Provided text:
The Hack-tory Dress Preface

February 4, 2015

The Factory Dress by Merchant & Mills has been on my radar for a little while now and I’ve been dying to make it. I finally found a retailer in the U.S. where I could buy it online (Purl Soho!) and once it arrived at my door I tore into it expecting to start working on it immediately. But after browsing through the instructions I decided I wasn’t too keen on the way the front is constructed, mostly because I was scratching my head at how one might finish the edges on a serger without some serious fandangling (you’ll see what I mean in the photo coming up). So I decided to pattern hack and re-trace the bodice my own way and make it a button front instead, hence “The Hack-tory Dress”.


The original bodice design made it really easy to alter into a shirt dress. I basically just cut the front facing off the original piece, moved it over a few inches to allow for an overlapping button band, and re-traced it. Not too difficult. Below you can see the pattern illustration for the original front. It’s a really unique construction, but not one I could easily feed through my serger without an impending fiasco!


The fabric I chose is a yarn dyed chambray by Andover Fabrics. I originally bought the yardage for an Archer shirt some months ago but never got around to making it and I was tired of it sitting around in my stash. I had three yards and just barely fit all the pieces on (I had to cut the sleeves on the opposite grain to fit). The fabric color is the result of weaving blue and yellow threads together which makes for a gorgeous seafoam-green-y illusion. The color is called Bluegrass, which I think is pretty accurate.

Problem description: Please copy the Hack-tory Dress post above word for word, from its title through its final sentence.

Material provided:
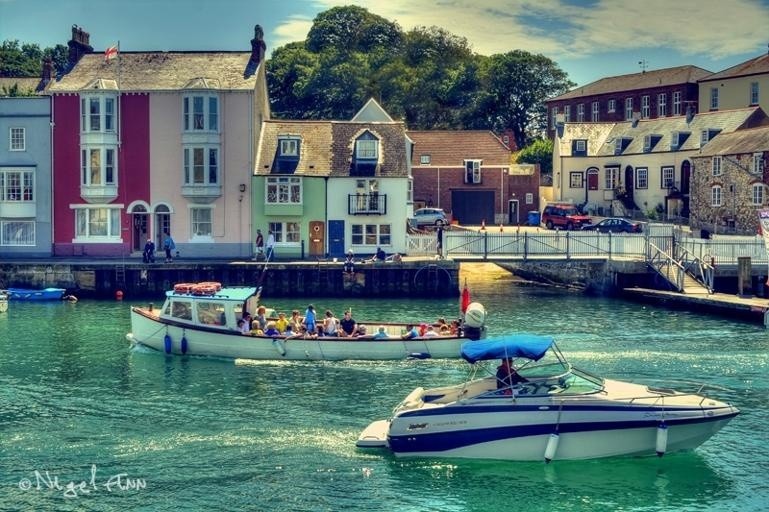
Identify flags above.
[105,42,119,62]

Written solution:
The Hack-tory Dress Preface

February 4, 2015

The Factory Dress by Merchant & Mills has been on my radar for a little while now and I’ve been dying to make it. I finally found a retailer in the U.S. where I could buy it online (Purl Soho!) and once it arrived at my door I tore into it expecting to start working on it immediately. But after browsing through the instructions I decided I wasn’t too keen on the way the front is constructed, mostly because I was scratching my head at how one might finish the edges on a serger without some serious fandangling (you’ll see what I mean in the photo coming up). So I decided to pattern hack and re-trace the bodice my own way and make it a button front instead, hence “The Hack-tory Dress”.


The original bodice design made it really easy to alter into a shirt dress. I basically just cut the front facing off the original piece, moved it over a few inches to allow for an overlapping button band, and re-traced it. Not too difficult. Below you can see the pattern illustration for the original front. It’s a really unique construction, but not one I could easily feed through my serger without an impending fiasco!


The fabric I chose is a yarn dyed chambray by Andover Fabrics. I originally bought the yardage for an Archer shirt some months ago but never got around to making it and I was tired of it sitting around in my stash. I had three yards and just barely fit all the pieces on (I had to cut the sleeves on the opposite grain to fit). The fabric color is the result of weaving blue and yellow threads together which makes for a gorgeous seafoam-green-y illusion. The color is called Bluegrass, which I think is pretty accurate.